Но на рисовой ферме от красоты толку мало. Она не поможет часами бродить в мутной воде и гнуть спину под палящим солнцем, срезая ряды хлещущей по рукам травы. Я знала, что всегда была сильнее Мэй Йи. И совсем не красива: с грубыми от мозолей ногами, тёмной кожей и слишком большим носом. Всякий раз, когда мама собирала мне волосы в шишку и отправляла к пруду за водой, в отражении я видела мальчишеское лицо.
Иногда мне так хотелось, чтобы это было правдой. Быть мальчишкой проще. Я была б сильнее и могла обуздать отца, когда он напивался и впадал в бешенство. Но чаще всего я просто мечтала о брате. Брате, который сам занялся бы бесконечными рисовыми полями. Брате, который защищал бы нас от пьяных дебошей отца.
И в самой глубине души мне хотелось быть красивой. Прям как Мэй Йи. Поэтому я всегда распускала шишку. Позволяла волосам свободно падать на плечи.
Волосы я тоже потеряла, когда отец продал Мэй Йи Жнецам. Я слышала истории и знала, что девчонке в этом городе не выжить. Нож был тупым. Стрижка получилась ужасной, грубой и неровной, длиннее на одну сторону. Но с ней я выглядела так, как и хотела: голодающим, чумазым уличным мальчишкой.
Им я и стала с тех пор.
Когда я добираюсь до лагеря, содранные локти болят. Назад шла долгим путём, кружа по заплесневелым, испещрённым трубами проходам, чтобы убедиться – хвоста нет. Достаточно долго, чтобы коросты содрались и раны вновь начали кровоточить. Если не перевяжу в скором времени, они покраснеют и опухнут. Зарастать будут неделями.

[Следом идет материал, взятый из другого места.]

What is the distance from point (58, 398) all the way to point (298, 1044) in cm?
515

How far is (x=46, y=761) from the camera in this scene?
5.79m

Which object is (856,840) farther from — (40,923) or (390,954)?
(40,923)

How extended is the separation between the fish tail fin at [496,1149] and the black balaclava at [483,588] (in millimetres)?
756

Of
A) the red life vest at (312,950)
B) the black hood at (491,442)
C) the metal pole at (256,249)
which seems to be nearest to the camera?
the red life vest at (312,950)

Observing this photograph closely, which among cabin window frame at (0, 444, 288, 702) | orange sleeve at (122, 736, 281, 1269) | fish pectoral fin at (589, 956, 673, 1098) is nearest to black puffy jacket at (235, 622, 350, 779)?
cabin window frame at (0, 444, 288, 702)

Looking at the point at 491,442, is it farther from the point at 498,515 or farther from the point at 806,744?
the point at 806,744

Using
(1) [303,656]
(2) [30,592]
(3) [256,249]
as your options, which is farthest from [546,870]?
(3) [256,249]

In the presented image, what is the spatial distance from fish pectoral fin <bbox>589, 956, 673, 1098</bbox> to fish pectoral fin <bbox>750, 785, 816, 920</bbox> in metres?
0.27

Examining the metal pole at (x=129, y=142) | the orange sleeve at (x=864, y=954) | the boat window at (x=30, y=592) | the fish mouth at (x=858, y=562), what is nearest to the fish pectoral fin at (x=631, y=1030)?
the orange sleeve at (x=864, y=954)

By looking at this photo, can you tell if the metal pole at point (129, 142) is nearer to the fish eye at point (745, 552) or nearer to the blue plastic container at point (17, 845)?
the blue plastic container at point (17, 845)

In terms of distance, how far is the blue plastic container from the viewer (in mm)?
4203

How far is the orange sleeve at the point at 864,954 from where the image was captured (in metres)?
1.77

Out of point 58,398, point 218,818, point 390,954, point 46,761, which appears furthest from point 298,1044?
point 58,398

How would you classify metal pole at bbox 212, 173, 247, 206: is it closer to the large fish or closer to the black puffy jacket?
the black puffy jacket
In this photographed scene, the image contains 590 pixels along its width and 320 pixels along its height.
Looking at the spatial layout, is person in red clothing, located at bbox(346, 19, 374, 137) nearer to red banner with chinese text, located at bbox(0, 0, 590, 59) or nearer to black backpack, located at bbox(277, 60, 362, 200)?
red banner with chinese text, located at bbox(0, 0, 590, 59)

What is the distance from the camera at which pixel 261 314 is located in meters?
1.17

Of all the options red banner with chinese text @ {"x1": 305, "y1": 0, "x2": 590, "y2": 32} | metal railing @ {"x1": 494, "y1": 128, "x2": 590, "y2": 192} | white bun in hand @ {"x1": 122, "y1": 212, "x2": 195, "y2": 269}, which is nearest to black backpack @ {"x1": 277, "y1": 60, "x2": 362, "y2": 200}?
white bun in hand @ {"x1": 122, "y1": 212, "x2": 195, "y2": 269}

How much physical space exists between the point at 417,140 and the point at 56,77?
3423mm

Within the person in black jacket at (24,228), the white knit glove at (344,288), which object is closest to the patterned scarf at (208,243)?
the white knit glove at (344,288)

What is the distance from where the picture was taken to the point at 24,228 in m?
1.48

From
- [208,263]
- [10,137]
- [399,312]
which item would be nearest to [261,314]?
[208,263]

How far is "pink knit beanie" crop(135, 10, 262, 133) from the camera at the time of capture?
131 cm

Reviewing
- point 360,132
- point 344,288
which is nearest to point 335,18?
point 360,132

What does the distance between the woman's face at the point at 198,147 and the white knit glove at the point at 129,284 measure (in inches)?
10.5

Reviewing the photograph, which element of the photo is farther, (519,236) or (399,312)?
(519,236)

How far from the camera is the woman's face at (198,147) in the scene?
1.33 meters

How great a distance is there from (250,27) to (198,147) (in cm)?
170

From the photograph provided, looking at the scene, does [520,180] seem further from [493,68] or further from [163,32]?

Я проскальзываю сквозь отверстие в своё жалкое убежище и осматриваю пожитки. Их немного. Коробок с единственной спичкой. Промокшая, наполовину исписанная рабочая тетрадь с иероглифами, которую я стащила из сумки безответственного школьника. Два апельсина и мангостан, спёртые из храма предков. Одна простыня, тяжёлая от плесени и крысиной мочи. Один грязный серый кот, который сейчас мурчит и мяукает. Делает всё возможное, чтобы я не чувствовала себя совсем одинокой.
– Я сегодня везунчик, Чма. – Ставлю ботинки на пол. Кот крадётся через всю палатку. Трётся мордой о старую кожу и с собственническим мявком – мяуё – плюхается пушистым телом на шнурки.
Я тянусь к простыне. Придётся. Достаю нож из-под туники и принимаюсь нарезать её на полосы, стараясь не обращать внимание на вонь, исходящую от влажной ткани.